Image: WoRMS for SMEBD
or tiny, and are often found under rocks in tide pools.

Image: tom.demeyer via Flickr
Others are polite enough to hang out on corals and sea anemones so we can get a close look at them and their feeding habits.

Video: liquidguru

Now we can see how their mouthparts are modified into feathery fans for filter feeding.

Image: tom.demeyer via Flickr
It all looks incredibly enthusiastic, so much waving and finger-licking!

Image: Nick Hobgood
I could never get so excited over plankton. Chocolate covered plankton, however...

Image: opencage
Porcelains look just like true crabs because they have their tails tucked between their legs, also known as a reduced abdomen carried beneath the thorax.

However, keep your wits about you and you'll see two clearly visible differences!

Image: Elias Levy via Flickr
Looks like a fun place to be!
One, Porcelain Crabs have long antennae, in contrast to the true crab's scarcely visible stubs.
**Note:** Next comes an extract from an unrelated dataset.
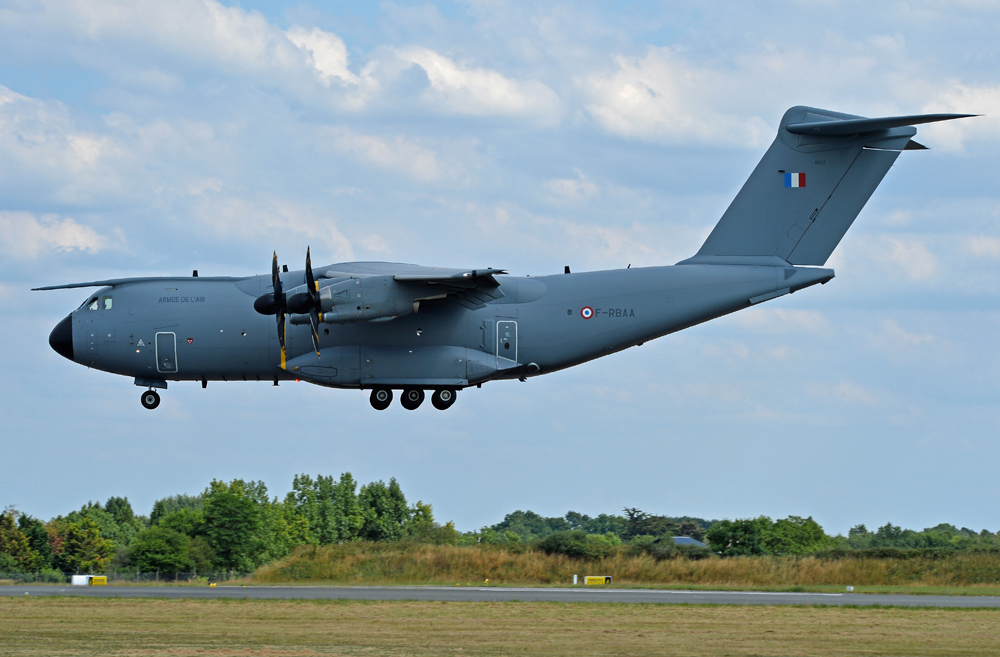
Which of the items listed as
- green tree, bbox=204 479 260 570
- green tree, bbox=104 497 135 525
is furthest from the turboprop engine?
green tree, bbox=104 497 135 525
Image: Bill Bouton via Flickr
2 big claws, 2 long antennae and 6 apparent legs
Two, the Porcelain's last pair of legs are tiny, scarcely visible and often completely hidden. They end up looking like they have 6 walking legs and 2 claws, while almost all true crabs clearly have 8 legs. It's a situation much like their relative, the Coconut Crab. Also not really a crab.

Sometimes they have even less legs, but that's because they fall apart at the first sign of trouble. In other words, they're keen to lose their limbs when predators come calling. They'll grow back later though, which is more than can be said for actual porcelain.

Image: Nuytsia@Tas via Flickr
The claws can look truly formidable, but their use seems to be devoted primarily to maintaining territory against other Porcelain Crabs.

Image: Nuytsia@Tas via Flickr
Small world...


TexWisGirl said...

they're adorable! i kinda have a soft spot for anything mini, though. :)

Joseph JG said...

They are! And those claws look significantly less terrifying for their tiny size.

Anonymous said...

So what are they related to - if they are not really crabs? Prawns?

Joseph JG said...

Squat Lobsters! Which aren't actually lobsters.

Together they're most closely related to King Crabs (not really crabs), Coconut Crabs (not really crabs), Hermit Crabs (not really crabs) and Mole Crabs (not really crabs).

All those are then related to lobsters, true crabs, shrimps and a few others, who form a massive group which is related to prawns.

These are the Decapods.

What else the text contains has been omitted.